Survivors of last week's high school massacre in Florida vowed to launch marches on Washington and other major cities to demand Congress and the president enact gun control measures.
“This is about us begging for our lives; this isn’t about the GOP, this isn’t about the Democrats, this is about us creating a badge of shame for any politicians accepting money from the NRA and using us as collateral,” survivor Cameron Kasky, a junior at Parkland's Marjory Stoneman Douglas High School, told CNN.
The "March for Our Lives" will ostensibly take place March 24.

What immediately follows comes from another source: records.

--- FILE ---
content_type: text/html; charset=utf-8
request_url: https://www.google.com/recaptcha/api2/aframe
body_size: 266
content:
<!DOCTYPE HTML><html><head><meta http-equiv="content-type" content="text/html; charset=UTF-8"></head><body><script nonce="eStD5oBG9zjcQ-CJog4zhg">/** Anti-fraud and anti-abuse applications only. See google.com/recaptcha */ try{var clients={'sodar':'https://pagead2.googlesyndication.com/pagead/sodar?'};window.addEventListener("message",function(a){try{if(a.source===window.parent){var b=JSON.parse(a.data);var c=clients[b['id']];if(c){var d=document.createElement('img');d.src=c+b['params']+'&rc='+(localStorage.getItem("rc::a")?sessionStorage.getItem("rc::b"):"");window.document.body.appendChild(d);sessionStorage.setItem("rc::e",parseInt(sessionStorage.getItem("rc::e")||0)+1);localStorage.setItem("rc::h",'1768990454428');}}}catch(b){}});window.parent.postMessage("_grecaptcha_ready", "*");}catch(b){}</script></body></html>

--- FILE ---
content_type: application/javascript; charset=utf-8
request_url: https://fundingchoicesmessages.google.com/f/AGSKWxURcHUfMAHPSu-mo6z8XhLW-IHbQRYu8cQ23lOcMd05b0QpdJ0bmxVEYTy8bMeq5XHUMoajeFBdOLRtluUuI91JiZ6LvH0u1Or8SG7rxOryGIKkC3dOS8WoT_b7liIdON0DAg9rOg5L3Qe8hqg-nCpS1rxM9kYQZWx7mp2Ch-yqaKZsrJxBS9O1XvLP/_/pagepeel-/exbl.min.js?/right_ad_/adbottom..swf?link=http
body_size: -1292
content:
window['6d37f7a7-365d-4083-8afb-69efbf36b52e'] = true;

"People are saying that it’s not time to talk about gun control, and we can respect that. Here’s a time: March 24, in every single city." pic.twitter.com/McgjPRVFTm
— Michael Del Moro (@MikeDelMoro) February 18, 2018
Before the march, students also hope to begin dialogue with politicians, specifically Republicans who take campaign contributions from the National Rifle Association.
“We want to give them an opportunity to be on the right side of this,” survivor Emma Gonzalez told ABC News.

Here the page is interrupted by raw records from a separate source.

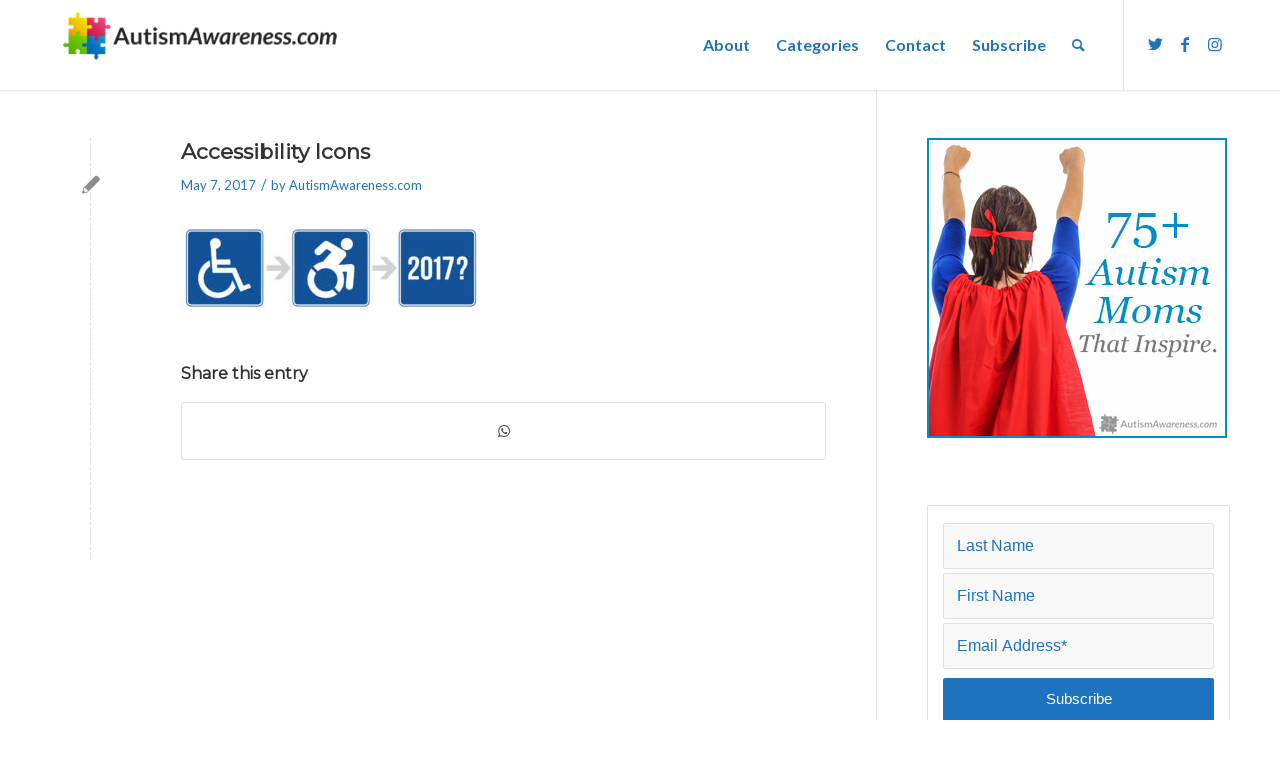

--- FILE ---
content_type: text/plain
request_url: https://www.google-analytics.com/j/collect?v=1&_v=j102&a=408647246&t=pageview&_s=1&dl=https%3A%2F%2Fautismawareness.com%2Fthe-wheelchair-icon-discussion%2Fimage-accessibility-icons-1100%2F&ul=en-us%40posix&dt=Accessibility%20Icons%20%7C%20Autism%20Awareness&sr=1280x720&vp=1280x720&_u=IEBAAEABAAAAACAAI~&jid=392752197&gjid=177491211&cid=1192352228.1769148899&tid=UA-42744863-1&_gid=630222432.1769148899&_r=1&_slc=1&z=1493212309
body_size: -452
content:
2,cG-VBEG8FK9MQ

Student who survived Parkland school massacre: "There is a segment of this society that will shrug this off and send their thoughts and prayers but march for hours over a rainbow wedding cake." https://t.co/H6DDEqLjGe
— Michiko Kakutani (@michikokakutani) February 18, 2018
Ohio governor John Kasich, a Republican and possible 2020 presidential candidate, told the Washington Post that he agreed changes needed to be made -- like limiting the availability of the AR-15 assault rifle, the weapon that killed 17 people in Parkland -- but doubted a passive Congress would take action.